*Work item:* Reading the records below, count the lines in which the string "site" appears; write the number only.

*Data for analysis:*
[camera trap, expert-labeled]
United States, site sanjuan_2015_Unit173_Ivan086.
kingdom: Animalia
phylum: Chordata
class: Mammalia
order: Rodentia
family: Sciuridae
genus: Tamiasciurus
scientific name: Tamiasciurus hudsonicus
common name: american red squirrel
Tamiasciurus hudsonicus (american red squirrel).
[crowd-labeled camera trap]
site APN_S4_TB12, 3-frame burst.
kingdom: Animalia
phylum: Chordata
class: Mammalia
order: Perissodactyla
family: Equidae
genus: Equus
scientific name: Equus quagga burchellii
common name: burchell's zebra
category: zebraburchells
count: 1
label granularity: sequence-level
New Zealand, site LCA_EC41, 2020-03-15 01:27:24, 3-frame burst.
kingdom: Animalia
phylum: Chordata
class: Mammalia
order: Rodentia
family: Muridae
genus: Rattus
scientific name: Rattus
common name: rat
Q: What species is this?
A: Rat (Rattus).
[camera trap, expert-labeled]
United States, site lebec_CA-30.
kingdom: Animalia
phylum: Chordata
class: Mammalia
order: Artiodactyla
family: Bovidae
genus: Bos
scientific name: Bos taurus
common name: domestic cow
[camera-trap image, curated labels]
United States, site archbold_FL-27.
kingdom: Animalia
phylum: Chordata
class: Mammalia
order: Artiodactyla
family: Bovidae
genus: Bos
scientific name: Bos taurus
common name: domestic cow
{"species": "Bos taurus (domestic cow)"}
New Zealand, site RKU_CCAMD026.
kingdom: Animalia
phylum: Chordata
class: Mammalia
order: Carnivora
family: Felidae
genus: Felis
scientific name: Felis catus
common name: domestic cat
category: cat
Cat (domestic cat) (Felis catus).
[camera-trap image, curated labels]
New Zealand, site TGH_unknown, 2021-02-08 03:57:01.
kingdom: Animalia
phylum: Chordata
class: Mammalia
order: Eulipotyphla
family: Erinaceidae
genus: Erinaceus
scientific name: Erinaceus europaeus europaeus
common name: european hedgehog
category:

*Exercise solution:* 7